Supplied material:
┌────────

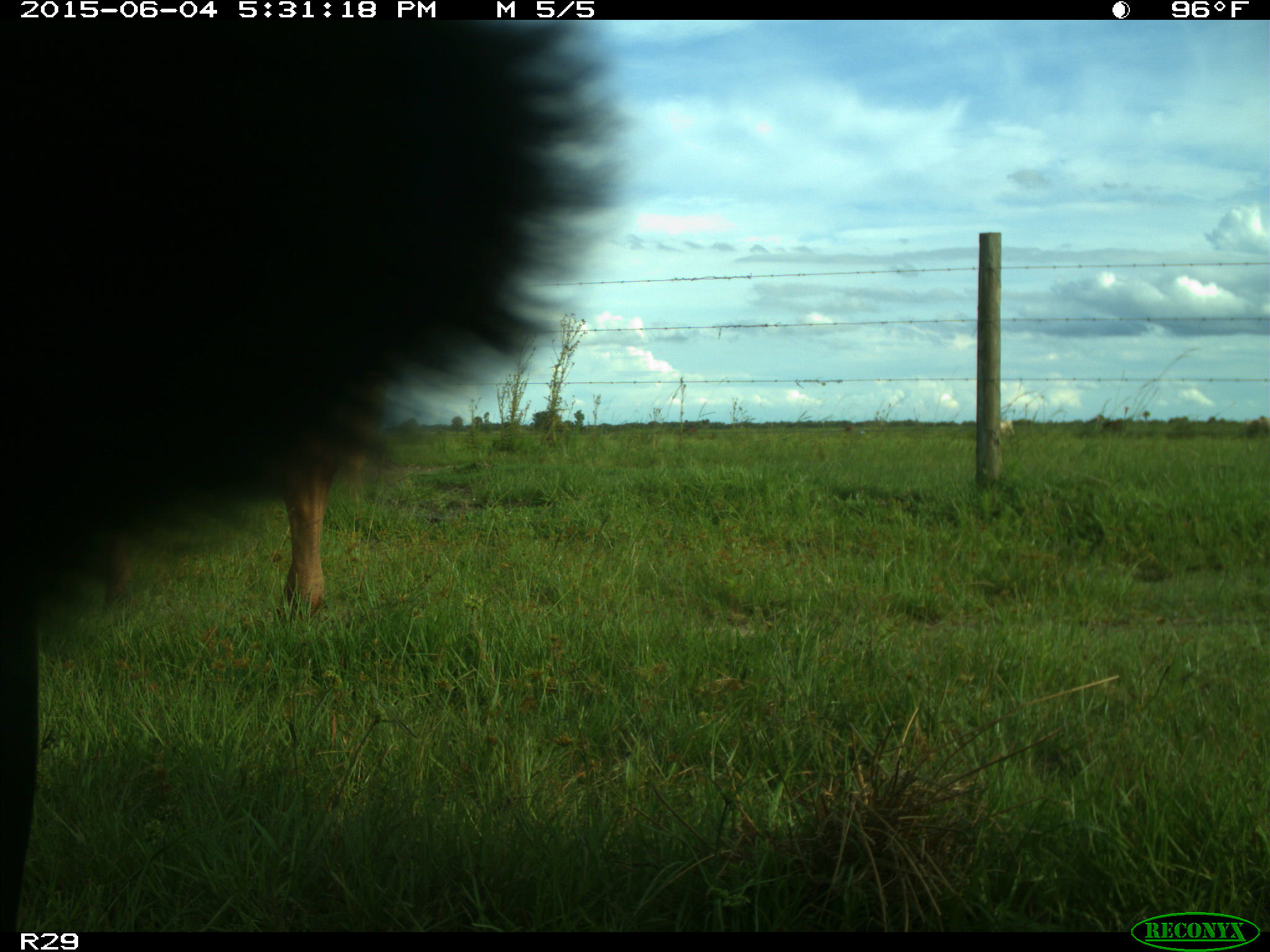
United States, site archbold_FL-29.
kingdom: Animalia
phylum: Chordata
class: Mammalia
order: Artiodactyla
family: Bovidae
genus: Bos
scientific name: Bos taurus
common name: domestic cow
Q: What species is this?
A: Bos taurus (domestic cow).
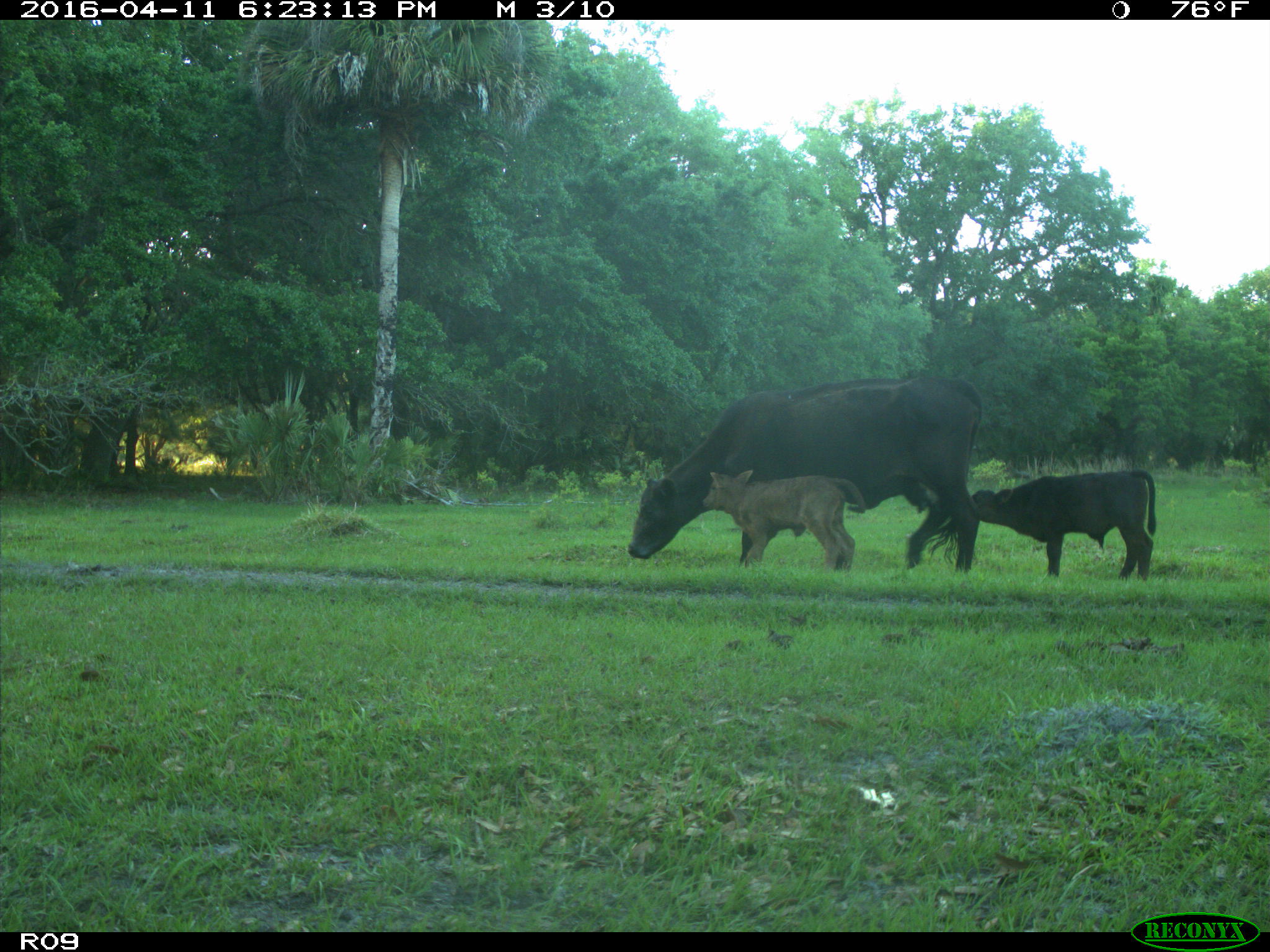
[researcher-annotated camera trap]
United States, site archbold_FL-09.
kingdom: Animalia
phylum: Chordata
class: Mammalia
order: Artiodactyla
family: Bovidae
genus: Bos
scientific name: Bos taurus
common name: domestic cow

└────────

A faithful copy of every record is required, with no pictures included.

Solution to this problem:
United States, site archbold_FL-29.
kingdom: Animalia
phylum: Chordata
class: Mammalia
order: Artiodactyla
family: Bovidae
genus: Bos
scientific name: Bos taurus
common name: domestic cow
Q: What species is this?
A: Bos taurus (domestic cow).
[researcher-annotated camera trap]
United States, site archbold_FL-09.
kingdom: Animalia
phylum: Chordata
class: Mammalia
order: Artiodactyla
family: Bovidae
genus: Bos
scientific name: Bos taurus
common name: domestic cow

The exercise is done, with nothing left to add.